AgentSkillsCN

html-get

通过 fetch 或 prerender 获取 URL 的规范化 HTML,并在无浏览器环境 fallback 的情况下使用。当用户提及“html-get”、“渲染后 HTML 提取”、“重度 JavaScript 页面”、“重写相对 URL”或“为 metascraper 与爬虫管道准备 HTML”时,可选用此技能。

SKILL.md
--- frontmatter
name: html-get
description: Retrieve normalized HTML from URLs using fetch or prerender with browserless fallbacks. Use when the user mentions html-get, rendered HTML extraction, JS-heavy pages, rewriting relative URLs, or preparing HTML for metascraper and scraping pipelines.

html-get

html-get returns reliable HTML for a URL, choosing fetch or prerender depending on page needs.

Quick Start

Install:

bash
npm install html-get browserless puppeteer

Minimal usage:

js
const createBrowserless = require('browserless')
const getHTML = require('html-get')

const browser = createBrowserless()
const context = browser.createContext()

const result = await getHTML('https://example.com', {
  getBrowserless: () => context
})

console.log(result.html)

await context((browserless) => browserless.destroyContext())
await browser.close()

Recommended Workflow

  1. Start with default prerender: 'auto'.
  2. Set prerender: false for static pages when speed is priority.
  3. Enable rewriteUrls: true when downstream parsing needs absolute links.
  4. Enable rewriteHtml: true when source pages have broken meta tags.
  5. Reuse one browser process and create/destroy contexts per request.

CLI

One-off usage:

bash
npx -y html-get https://example.com

Debug output with mode, timing, and headers:

bash
npx -y html-get https://example.com --debug

Core Options

  • getBrowserless (function): required unless prerender: false.
  • prerender ('auto' | true | false): mode selector.
  • rewriteUrls (boolean): rewrite relative HTML/CSS URLs to absolute.
  • rewriteHtml (boolean): normalize common meta-tag mistakes.
  • headers (object): request headers for fetch/prerender.
  • gotOpts (object): extra options for got in fetch mode.
  • puppeteerOpts (object): options passed to browserless evaluate flow.
  • serializeHtml (function): custom output serializer from Cheerio instance.
  • encoding (string): output encoding, default utf-8.

Output Shape

getHTML(url, opts) resolves to:

  • html: serialized HTML (or custom serializer output fields).
  • url: final URL.
  • statusCode: HTTP status.
  • headers: response headers.
  • redirects: redirect chain.
  • stats: { mode, timing }.

Common Patterns

Force fast fetch mode for known static targets:

js
const result = await getHTML(url, {
  prerender: false,
  rewriteUrls: true
})

Prepare HTML for metadata extraction:

js
const page = await getHTML(url, {
  getBrowserless,
  rewriteUrls: true,
  rewriteHtml: true
})

const metadata = await metascraper({ url: page.url, html: page.html })

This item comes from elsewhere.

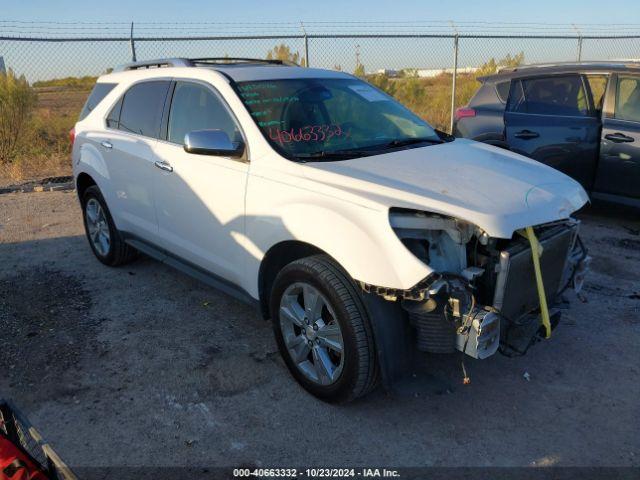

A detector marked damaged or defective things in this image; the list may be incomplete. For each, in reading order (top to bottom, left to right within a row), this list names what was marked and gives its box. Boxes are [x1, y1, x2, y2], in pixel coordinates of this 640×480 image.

damaged front end of suv [358, 208, 592, 384]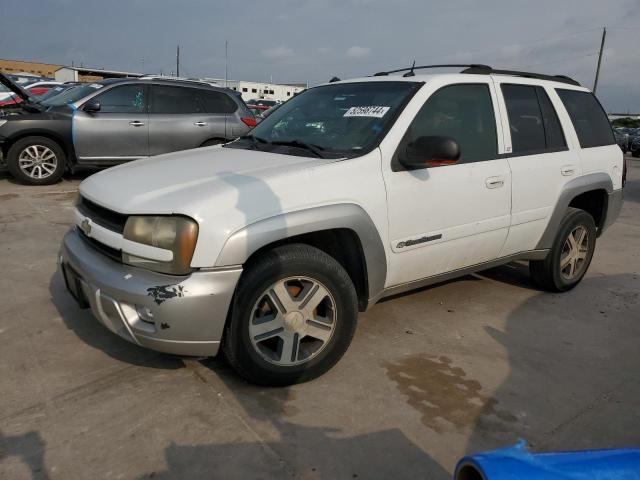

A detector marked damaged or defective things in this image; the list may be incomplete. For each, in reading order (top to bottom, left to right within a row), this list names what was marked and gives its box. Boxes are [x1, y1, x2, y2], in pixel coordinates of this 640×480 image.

dented bumper [59, 228, 242, 356]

Custom serializer (avoid returning full HTML):

js
const result = await getHTML(url, {
  getBrowserless,
  serializeHtml: ($) => ({
    html: $.html(),
    title: $('title').first().text()
  })
})

Reliability Notes

  • If getBrowserless is missing and prerender is not false, html-get throws.
  • PDF URLs are fetched and can be converted via mutool when available.
  • Media URLs are normalized to HTML wrappers (img, video, audio) for consistent downstream parsing.
  • For large batch jobs, control concurrency outside html-get and always clean up browser contexts.